ステート・ファームは、全米最大の損害保険会社である。2001年の正味収入保険料は379億ドルであった(ベスト・レビュー、7月号より)。米国で営業している保険会社2,500社の収入保険料総額3,288億ドルの11%に相当する。ステート・ファームは1922年にジョージ・マヘール氏によって設立された。マヘール氏は20年間農業に従事した後、健康の衰えと共に保険会社に転職した。営業マンとして高い業績を上げたが、保険会社が農業従事者に対し、都市生活者と同様の高い料率を適用することに納得できなかった。マヘール氏は、都市生活者より車の利用度が低く、事故率も低い農業従事者には低い料率を適用すべきであると考えたのである。彼が上司にそのことを告げると上司は笑いながら、“もし、そう思うのなら、自分で保険会社を設立し、農業従事者の自動車保険を引受けたらどうか?”と答えた。そこでマヘール氏はそれを実行した。東海岸の多くの保険株式会社が利用している算定会料率を採用せず、農業従事者の自動車保険を低料率で引受ける保険相互会社を設立したのである。第二次大戦後は、地方都市の拡大に伴う住宅建設、高速道路の建設と自動車普及の波にのり、ホームオーナーズと自動車保険を増やしていった。同時期のTVの普及も追い風となった。同保険会社の名はTVコマーシャルを通じて全米の家庭に知られることになった。1970年代にはシェア首位に立ち、以来収保全米一位を誇っている。
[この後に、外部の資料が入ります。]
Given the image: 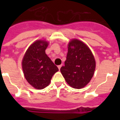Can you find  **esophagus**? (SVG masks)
<instances>
[{"label": "esophagus", "mask_w": 120, "mask_h": 120, "mask_svg": "<svg viewBox=\"0 0 120 120\" xmlns=\"http://www.w3.org/2000/svg\"><path fill=\"white\" fill-rule=\"evenodd\" d=\"M61 67H62V65H58V70H60V68H61Z\"/></svg>", "instance_id": "34e87169"}]
</instances>
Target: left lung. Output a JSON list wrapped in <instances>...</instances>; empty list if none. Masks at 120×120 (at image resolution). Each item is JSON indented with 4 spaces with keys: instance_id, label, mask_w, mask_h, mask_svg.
I'll list each match as a JSON object with an SVG mask.
<instances>
[{
    "instance_id": "8db88e82",
    "label": "left lung",
    "mask_w": 120,
    "mask_h": 120,
    "mask_svg": "<svg viewBox=\"0 0 120 120\" xmlns=\"http://www.w3.org/2000/svg\"><path fill=\"white\" fill-rule=\"evenodd\" d=\"M95 68V57L88 45L77 38L70 40L65 66L60 68L68 85L77 89L84 88L92 79Z\"/></svg>"
}]
</instances>
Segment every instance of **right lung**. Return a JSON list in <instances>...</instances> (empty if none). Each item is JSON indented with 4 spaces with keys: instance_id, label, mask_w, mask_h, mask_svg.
Here are the masks:
<instances>
[{
    "instance_id": "obj_1",
    "label": "right lung",
    "mask_w": 120,
    "mask_h": 120,
    "mask_svg": "<svg viewBox=\"0 0 120 120\" xmlns=\"http://www.w3.org/2000/svg\"><path fill=\"white\" fill-rule=\"evenodd\" d=\"M49 44L45 40L35 41L27 49L22 58L24 77L35 89L41 90L49 86L53 75L58 71L57 67L45 53Z\"/></svg>"
}]
</instances>
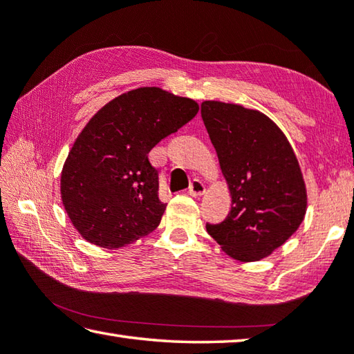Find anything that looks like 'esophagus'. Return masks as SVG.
I'll use <instances>...</instances> for the list:
<instances>
[{
	"mask_svg": "<svg viewBox=\"0 0 354 354\" xmlns=\"http://www.w3.org/2000/svg\"><path fill=\"white\" fill-rule=\"evenodd\" d=\"M189 193H190L192 196H201V195H204V193H205V185H204V183L201 181V179H193V181L190 183Z\"/></svg>",
	"mask_w": 354,
	"mask_h": 354,
	"instance_id": "34e87169",
	"label": "esophagus"
}]
</instances>
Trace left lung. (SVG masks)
Returning <instances> with one entry per match:
<instances>
[{"label":"left lung","mask_w":354,"mask_h":354,"mask_svg":"<svg viewBox=\"0 0 354 354\" xmlns=\"http://www.w3.org/2000/svg\"><path fill=\"white\" fill-rule=\"evenodd\" d=\"M201 116L232 195L228 216L207 232L233 259L267 258L299 228L307 209L292 145L258 110L204 101Z\"/></svg>","instance_id":"1"}]
</instances>
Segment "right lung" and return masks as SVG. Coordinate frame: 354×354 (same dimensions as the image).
Here are the masks:
<instances>
[{
    "mask_svg": "<svg viewBox=\"0 0 354 354\" xmlns=\"http://www.w3.org/2000/svg\"><path fill=\"white\" fill-rule=\"evenodd\" d=\"M198 110L190 98L140 87L106 104L87 122L61 173L62 204L82 238L113 250L155 230L165 204L149 151Z\"/></svg>",
    "mask_w": 354,
    "mask_h": 354,
    "instance_id": "right-lung-1",
    "label": "right lung"
}]
</instances>
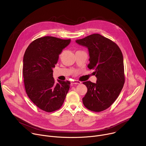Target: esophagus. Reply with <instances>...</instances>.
<instances>
[{
	"instance_id": "1",
	"label": "esophagus",
	"mask_w": 146,
	"mask_h": 146,
	"mask_svg": "<svg viewBox=\"0 0 146 146\" xmlns=\"http://www.w3.org/2000/svg\"><path fill=\"white\" fill-rule=\"evenodd\" d=\"M72 85H75V84H80L81 82L78 80H73L71 82Z\"/></svg>"
}]
</instances>
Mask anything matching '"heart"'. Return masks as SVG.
Instances as JSON below:
<instances>
[{
    "label": "heart",
    "instance_id": "b5f03b06",
    "mask_svg": "<svg viewBox=\"0 0 146 146\" xmlns=\"http://www.w3.org/2000/svg\"><path fill=\"white\" fill-rule=\"evenodd\" d=\"M63 54H64V51L61 52V53L59 54V58H61V57H62V55H63Z\"/></svg>",
    "mask_w": 146,
    "mask_h": 146
}]
</instances>
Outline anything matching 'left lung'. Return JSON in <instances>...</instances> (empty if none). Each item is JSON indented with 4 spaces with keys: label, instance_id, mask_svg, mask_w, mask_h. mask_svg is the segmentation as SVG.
Returning <instances> with one entry per match:
<instances>
[{
    "label": "left lung",
    "instance_id": "8db88e82",
    "mask_svg": "<svg viewBox=\"0 0 146 146\" xmlns=\"http://www.w3.org/2000/svg\"><path fill=\"white\" fill-rule=\"evenodd\" d=\"M80 45L88 48L90 64L94 69L96 82H83L87 92L82 103L88 110L100 112L109 108L119 96L125 82L123 55L114 41L99 34H92L76 40Z\"/></svg>",
    "mask_w": 146,
    "mask_h": 146
}]
</instances>
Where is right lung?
I'll list each match as a JSON object with an SVG mask.
<instances>
[{"label": "right lung", "instance_id": "add662e5", "mask_svg": "<svg viewBox=\"0 0 146 146\" xmlns=\"http://www.w3.org/2000/svg\"><path fill=\"white\" fill-rule=\"evenodd\" d=\"M70 42V39L40 37L32 41L24 54L23 73L26 92L37 108L46 112L59 109L69 90L70 81L55 82L52 68Z\"/></svg>", "mask_w": 146, "mask_h": 146}]
</instances>
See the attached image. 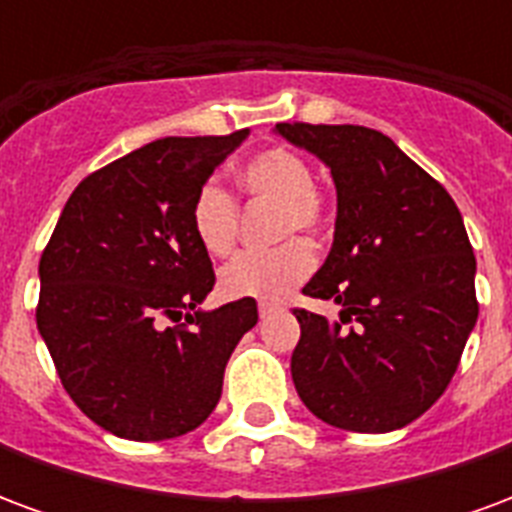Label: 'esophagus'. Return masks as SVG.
<instances>
[{
    "label": "esophagus",
    "mask_w": 512,
    "mask_h": 512,
    "mask_svg": "<svg viewBox=\"0 0 512 512\" xmlns=\"http://www.w3.org/2000/svg\"><path fill=\"white\" fill-rule=\"evenodd\" d=\"M277 310H279V304H268V301H260V307H257L260 318H268V315H274Z\"/></svg>",
    "instance_id": "34e87169"
}]
</instances>
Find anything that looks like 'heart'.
<instances>
[{"label": "heart", "mask_w": 512, "mask_h": 512, "mask_svg": "<svg viewBox=\"0 0 512 512\" xmlns=\"http://www.w3.org/2000/svg\"><path fill=\"white\" fill-rule=\"evenodd\" d=\"M307 158L290 147H268L238 167V189L249 200L277 202V238L321 235L329 227L332 208L326 191L318 189ZM238 200L222 183H202L191 202V230L213 257L230 255L238 241ZM315 271V252L307 241L290 238L271 252H244L219 274L227 299L279 301Z\"/></svg>", "instance_id": "heart-1"}]
</instances>
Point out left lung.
Listing matches in <instances>:
<instances>
[{
    "label": "left lung",
    "instance_id": "1",
    "mask_svg": "<svg viewBox=\"0 0 512 512\" xmlns=\"http://www.w3.org/2000/svg\"><path fill=\"white\" fill-rule=\"evenodd\" d=\"M277 131L321 158L337 186L332 252L301 293L343 310L340 321L293 310L296 392L334 428H403L444 395L480 312L461 211L381 131L310 123Z\"/></svg>",
    "mask_w": 512,
    "mask_h": 512
}]
</instances>
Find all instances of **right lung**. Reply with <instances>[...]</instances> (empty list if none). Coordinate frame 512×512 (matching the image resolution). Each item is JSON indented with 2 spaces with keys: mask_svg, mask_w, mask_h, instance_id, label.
Returning a JSON list of instances; mask_svg holds the SVG:
<instances>
[{
  "mask_svg": "<svg viewBox=\"0 0 512 512\" xmlns=\"http://www.w3.org/2000/svg\"><path fill=\"white\" fill-rule=\"evenodd\" d=\"M246 134L164 136L106 164L76 186L43 249L40 337L73 403L120 439L200 428L257 323L255 299L197 310L216 274L191 230L197 191Z\"/></svg>",
  "mask_w": 512,
  "mask_h": 512,
  "instance_id": "obj_1",
  "label": "right lung"
}]
</instances>
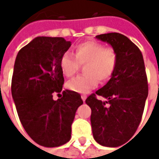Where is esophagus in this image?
I'll return each mask as SVG.
<instances>
[{
  "label": "esophagus",
  "instance_id": "34e87169",
  "mask_svg": "<svg viewBox=\"0 0 159 159\" xmlns=\"http://www.w3.org/2000/svg\"><path fill=\"white\" fill-rule=\"evenodd\" d=\"M81 98H82V100H83V101H85V100H86L87 98V95L86 94H82V95H81Z\"/></svg>",
  "mask_w": 159,
  "mask_h": 159
}]
</instances>
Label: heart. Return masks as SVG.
Listing matches in <instances>:
<instances>
[{"instance_id":"heart-1","label":"heart","mask_w":159,"mask_h":159,"mask_svg":"<svg viewBox=\"0 0 159 159\" xmlns=\"http://www.w3.org/2000/svg\"><path fill=\"white\" fill-rule=\"evenodd\" d=\"M60 68L63 74L71 77L84 66L81 75L70 80L66 86L76 93H88L98 85L112 77L118 65V53L112 47H106L100 42L87 41L75 48V56L66 52L61 56Z\"/></svg>"}]
</instances>
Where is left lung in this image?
<instances>
[{
	"label": "left lung",
	"instance_id": "8db88e82",
	"mask_svg": "<svg viewBox=\"0 0 159 159\" xmlns=\"http://www.w3.org/2000/svg\"><path fill=\"white\" fill-rule=\"evenodd\" d=\"M96 38L108 42L118 53V65L112 77L86 99L91 108L94 140L102 146L119 147L133 136L140 124L148 83L142 53L127 36L107 33ZM107 99L103 102L97 95Z\"/></svg>",
	"mask_w": 159,
	"mask_h": 159
}]
</instances>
現在従業員数は79,200人、専属エージェント16,700人を抱える。

独立と専属の差異

(1)専属エージェントの手数料率の方が低い

1800年代にニューヨーク州やマサチューセッツ州に設立された保険会社、例えば、ハートフォードやトラベラーズ保険会社といった『エージェンシー・ライター』とは異なり、ステート・ファームは専属エージェントのみを通じて保険を販売する。日本では乗合も専属も同じ料率体系が適用されているが、米国の独立エージェント(複数の保険会社の商品を取り扱う)と一社専属のエージェントは手数料率が異なる。独立エージェントの方が3%から5%程高い。複数の保険会社の商品内容を理解し、顧客の要望に合うように2社以上の保険会社から見積を取り寄せる独立エージェントの方が業務量は多いのであるから、手数料率も高いのが当然である。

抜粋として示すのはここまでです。